[PATCH] D147619: [SVE] Add patterns to delete redundant sel instructions

Thu Apr 6 05:57:19 PDT 2023

paulwalker-arm added a comment.

Hi @lizhijin, I've added comments relating to the correctness of the patch but I'm a little concerned about the relevance of the patch's intent.

What real world use case are you targeting?  I ask because on first glance it seems like you care about instances where users simulate `svadd_m` like builtins via a combination of `svadd_x` and `svsel` builtins.  If this is the case then I think a cleaner implementation would be to handle this as an instcombine.  However, if you're using the `_u` intrinsics purely as a proxy, then I'm wondering what the real IR looks like.

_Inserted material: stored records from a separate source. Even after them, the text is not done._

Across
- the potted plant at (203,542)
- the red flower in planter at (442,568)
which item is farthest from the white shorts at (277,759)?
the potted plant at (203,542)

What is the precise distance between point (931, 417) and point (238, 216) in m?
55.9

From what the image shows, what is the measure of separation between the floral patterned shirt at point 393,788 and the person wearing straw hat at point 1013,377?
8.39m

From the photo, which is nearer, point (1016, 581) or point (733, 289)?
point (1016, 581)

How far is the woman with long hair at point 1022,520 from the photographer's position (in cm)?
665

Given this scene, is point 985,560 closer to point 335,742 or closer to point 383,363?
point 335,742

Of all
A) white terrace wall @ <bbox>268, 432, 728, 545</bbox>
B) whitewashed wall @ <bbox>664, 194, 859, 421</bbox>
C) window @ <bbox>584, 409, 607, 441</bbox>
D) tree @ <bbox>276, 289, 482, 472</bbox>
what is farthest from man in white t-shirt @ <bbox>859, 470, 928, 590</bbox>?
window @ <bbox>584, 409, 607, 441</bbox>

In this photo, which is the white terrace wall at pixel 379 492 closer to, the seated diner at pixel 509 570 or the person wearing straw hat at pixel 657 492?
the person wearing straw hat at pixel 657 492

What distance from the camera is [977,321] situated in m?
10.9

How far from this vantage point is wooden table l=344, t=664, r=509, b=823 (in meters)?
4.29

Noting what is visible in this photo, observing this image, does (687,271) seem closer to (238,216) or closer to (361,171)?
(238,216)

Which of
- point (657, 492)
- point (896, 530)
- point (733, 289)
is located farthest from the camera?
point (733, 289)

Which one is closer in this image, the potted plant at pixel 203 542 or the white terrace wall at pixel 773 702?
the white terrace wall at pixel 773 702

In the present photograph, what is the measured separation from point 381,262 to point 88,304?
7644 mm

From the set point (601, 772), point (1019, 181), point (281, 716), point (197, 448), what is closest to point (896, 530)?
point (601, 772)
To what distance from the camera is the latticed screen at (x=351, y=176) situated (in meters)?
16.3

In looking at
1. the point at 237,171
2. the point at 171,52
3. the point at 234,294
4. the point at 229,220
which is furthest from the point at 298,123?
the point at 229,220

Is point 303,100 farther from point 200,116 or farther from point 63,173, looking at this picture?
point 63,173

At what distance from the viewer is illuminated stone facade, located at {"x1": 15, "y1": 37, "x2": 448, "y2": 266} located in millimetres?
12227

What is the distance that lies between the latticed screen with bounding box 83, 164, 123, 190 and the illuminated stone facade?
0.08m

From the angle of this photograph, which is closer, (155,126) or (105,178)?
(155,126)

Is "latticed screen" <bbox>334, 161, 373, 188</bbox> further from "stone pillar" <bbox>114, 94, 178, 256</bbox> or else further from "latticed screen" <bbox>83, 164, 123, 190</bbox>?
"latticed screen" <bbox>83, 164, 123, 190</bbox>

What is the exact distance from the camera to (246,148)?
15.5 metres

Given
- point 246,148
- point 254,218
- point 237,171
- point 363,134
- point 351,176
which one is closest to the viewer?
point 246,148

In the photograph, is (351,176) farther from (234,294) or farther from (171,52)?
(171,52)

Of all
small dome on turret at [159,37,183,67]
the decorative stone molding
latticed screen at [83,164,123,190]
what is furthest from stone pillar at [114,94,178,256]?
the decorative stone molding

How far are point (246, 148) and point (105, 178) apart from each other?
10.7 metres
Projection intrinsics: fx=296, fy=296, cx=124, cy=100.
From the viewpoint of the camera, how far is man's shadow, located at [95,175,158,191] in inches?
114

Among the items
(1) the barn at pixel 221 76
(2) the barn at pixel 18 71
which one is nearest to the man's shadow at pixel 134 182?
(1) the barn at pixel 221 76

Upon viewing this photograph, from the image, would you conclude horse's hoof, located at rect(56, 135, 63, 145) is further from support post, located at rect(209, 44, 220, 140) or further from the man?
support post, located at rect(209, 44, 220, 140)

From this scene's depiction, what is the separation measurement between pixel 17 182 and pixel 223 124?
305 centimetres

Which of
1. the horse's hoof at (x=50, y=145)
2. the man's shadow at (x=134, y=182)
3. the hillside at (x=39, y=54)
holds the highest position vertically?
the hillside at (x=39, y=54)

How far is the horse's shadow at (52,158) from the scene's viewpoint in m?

If you look at `AArch64fadd_m1` you'll see we already have some support for the style of merging operations we expect to get during auto-vectorisation and there's sure to be benefit in extending this to cover more of the binops as your patch does but the patterns themselves are slightly different (i.e. the binop typically takes an all active predicate).

None of this necessary blocks this patch but I'm worried about unnecessarily polluting isel.

================
Comment at: llvm/lib/Target/AArch64/AArch64SVEInstrInfo.td:442
+             (vselect node:$pg, (sdnode node:$pg, node:$op1, node:$op2), node:$op1),
+             (vselect node:$pg, (sdnode node:$pg, node:$op1, node:$op2), node:$op2)]>;
+
----------------
This looks wrong and the likely reason for the incorrect test output.  It doesn't make sense for the same operation to match to both these `vselect` patterns because their expected results differ.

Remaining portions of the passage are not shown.